The system then analyzed new recordings and tried to determine whether the voice in the recording portrayed any of the known emotions. If the computer program was unable to decide between two or more emotions, it just left that recording unclassified.
Previous research has shown that emotion classification systems are highly speaker-dependent; they work much better if the system is trained by the same voice it will analyze. Their new results also confirm this finding. If the speech-based emotion classification is used on a voice different from the one that trained the system, the accuracy dropped from 81 percent to about 30 percent.
The researchers are now looking at ways of minimizing this effect, for example, by training the system with a voice in the same age group and of the same gender. As Heinzelman said, “there are still challenges to be resolved if we want to use this system in an environment resembling a real-life situation, but we do know that the algorithm we developed is more effective than previous attempts.”
More information on the project is available here.

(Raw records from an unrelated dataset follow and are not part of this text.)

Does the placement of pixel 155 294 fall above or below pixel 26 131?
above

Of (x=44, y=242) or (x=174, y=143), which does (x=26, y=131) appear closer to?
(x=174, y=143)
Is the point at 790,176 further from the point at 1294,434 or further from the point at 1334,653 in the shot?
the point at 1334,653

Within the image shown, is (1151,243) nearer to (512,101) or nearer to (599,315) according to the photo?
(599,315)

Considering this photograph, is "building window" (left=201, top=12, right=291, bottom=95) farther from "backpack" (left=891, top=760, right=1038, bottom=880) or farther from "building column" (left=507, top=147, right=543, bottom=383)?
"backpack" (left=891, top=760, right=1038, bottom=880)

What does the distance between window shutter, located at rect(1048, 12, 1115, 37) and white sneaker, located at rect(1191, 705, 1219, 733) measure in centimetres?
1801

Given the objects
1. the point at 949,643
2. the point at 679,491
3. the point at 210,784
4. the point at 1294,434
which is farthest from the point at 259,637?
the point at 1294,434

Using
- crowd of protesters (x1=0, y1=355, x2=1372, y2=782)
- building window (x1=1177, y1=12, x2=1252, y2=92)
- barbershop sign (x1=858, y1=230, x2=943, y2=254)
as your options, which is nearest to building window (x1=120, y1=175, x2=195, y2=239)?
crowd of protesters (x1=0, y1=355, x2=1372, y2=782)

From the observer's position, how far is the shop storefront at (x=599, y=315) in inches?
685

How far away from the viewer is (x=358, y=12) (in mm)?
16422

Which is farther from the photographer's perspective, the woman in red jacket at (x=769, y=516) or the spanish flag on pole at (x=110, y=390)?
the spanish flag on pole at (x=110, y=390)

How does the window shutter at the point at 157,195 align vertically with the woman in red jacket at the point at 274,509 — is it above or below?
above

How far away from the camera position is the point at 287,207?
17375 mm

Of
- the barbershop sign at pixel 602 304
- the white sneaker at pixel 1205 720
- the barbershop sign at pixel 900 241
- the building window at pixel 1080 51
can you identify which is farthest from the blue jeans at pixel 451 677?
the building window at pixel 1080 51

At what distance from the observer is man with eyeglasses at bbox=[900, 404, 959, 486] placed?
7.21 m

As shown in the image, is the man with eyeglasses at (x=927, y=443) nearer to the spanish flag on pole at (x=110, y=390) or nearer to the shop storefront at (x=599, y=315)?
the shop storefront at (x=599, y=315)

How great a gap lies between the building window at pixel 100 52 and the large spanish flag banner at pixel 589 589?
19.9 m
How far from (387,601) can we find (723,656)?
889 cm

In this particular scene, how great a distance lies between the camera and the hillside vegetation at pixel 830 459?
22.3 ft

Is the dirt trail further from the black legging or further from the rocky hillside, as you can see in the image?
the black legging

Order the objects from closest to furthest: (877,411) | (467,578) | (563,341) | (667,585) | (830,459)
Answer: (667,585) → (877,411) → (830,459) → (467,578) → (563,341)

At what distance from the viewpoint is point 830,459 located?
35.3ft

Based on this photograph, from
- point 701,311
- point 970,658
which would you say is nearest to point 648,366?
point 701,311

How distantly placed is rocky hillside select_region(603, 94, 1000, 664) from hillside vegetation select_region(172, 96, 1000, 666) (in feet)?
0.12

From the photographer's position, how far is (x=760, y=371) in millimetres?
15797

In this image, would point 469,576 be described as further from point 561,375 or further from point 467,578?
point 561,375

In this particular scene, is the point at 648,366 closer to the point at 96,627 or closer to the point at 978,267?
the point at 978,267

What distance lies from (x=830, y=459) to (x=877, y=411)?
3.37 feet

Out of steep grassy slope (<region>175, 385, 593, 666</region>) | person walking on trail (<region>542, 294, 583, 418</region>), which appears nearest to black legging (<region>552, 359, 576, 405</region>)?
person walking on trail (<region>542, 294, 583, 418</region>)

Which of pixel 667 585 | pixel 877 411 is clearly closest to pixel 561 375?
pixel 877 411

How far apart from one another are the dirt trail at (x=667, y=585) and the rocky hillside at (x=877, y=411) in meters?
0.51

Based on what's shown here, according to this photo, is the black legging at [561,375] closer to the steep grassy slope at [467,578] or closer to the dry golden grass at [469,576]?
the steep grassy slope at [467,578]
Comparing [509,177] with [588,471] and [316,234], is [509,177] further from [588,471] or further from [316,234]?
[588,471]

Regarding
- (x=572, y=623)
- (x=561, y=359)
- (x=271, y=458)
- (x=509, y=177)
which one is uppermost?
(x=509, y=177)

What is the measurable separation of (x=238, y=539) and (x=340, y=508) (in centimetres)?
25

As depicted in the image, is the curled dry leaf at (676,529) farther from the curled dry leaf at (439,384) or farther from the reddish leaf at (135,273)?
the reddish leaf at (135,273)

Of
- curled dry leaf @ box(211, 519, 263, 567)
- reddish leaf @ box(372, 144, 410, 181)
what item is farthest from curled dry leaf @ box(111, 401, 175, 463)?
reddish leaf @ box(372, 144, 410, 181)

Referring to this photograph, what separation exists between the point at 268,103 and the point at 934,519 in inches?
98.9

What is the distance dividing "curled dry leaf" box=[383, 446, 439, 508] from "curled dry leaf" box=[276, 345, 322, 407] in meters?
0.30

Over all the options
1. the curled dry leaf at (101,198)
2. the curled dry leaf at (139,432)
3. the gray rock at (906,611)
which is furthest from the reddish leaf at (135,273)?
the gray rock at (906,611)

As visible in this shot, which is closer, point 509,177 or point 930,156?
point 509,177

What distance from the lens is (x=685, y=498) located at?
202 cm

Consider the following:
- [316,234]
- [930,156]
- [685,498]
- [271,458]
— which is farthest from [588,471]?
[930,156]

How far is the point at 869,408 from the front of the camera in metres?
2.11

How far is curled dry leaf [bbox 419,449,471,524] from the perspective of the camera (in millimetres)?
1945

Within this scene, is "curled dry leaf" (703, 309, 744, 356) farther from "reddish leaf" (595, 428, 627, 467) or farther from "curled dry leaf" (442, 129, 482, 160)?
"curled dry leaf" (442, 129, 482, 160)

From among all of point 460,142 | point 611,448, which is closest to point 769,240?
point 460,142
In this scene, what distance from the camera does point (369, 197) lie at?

Once the algorithm gets further developed (so it’s more speaker-independent and operates in real time), perhaps this system could do the impossible: improve automated customer service? For example, an angry customer could be routed to a supervisor. Also, how about combining this data with electrodermal-response data from Affectiva’s Q Sensor (which uses the same two dimensions of emotion (arousal: calm to excited, and valence, negative to positive)?
Comments (4)
by Arctic Poppy
Imagine using a conflicting accent and cadence. Speaking Spanish w/an American accent. Good luck with that one.
by Bri
I’m surprised that they make no mention of the changes in speed and cadence. It would be interesting to see how much this algorithm correlates the fluctuation of pitch and emphasis, to the actual sentences meanings. Much of the effect is in subtle variations in meaning. Sarcasm being the most obvious. I find this problem all the time while writing things. There is so much meaning in how we speak the words. Trying to convey this layer of meaning, we often use klunky modifiers such as LOL, otherwise the words can be easily miss interpreted.
by GatorALLin
…very good points…
by Gorden Russell
Right Bri, and as for “…improve automated customer service?” I certainly hope this tech gets into the system that answers the phone for the local Regal Theaters. I am so tired of the robot telling me that it does not understand me. I repeat myself speaking real slow and clear, enunciating perfectly, yet the damn robot hangs up on me. I just don’t go to the movies anymore.
My wife and I just wait for the movie to come out on DVD.
And as for sarcasm, Bri, I can see it going right over the heads of these robots for some time to come. Can you see a health care robot giving a sponge bath to somebody bedridden with arthritis? When the person complains angrily, “Oh you’re doing such a damn good job!” the robot will just answer, “Oh thank you for the wonderful compliment!”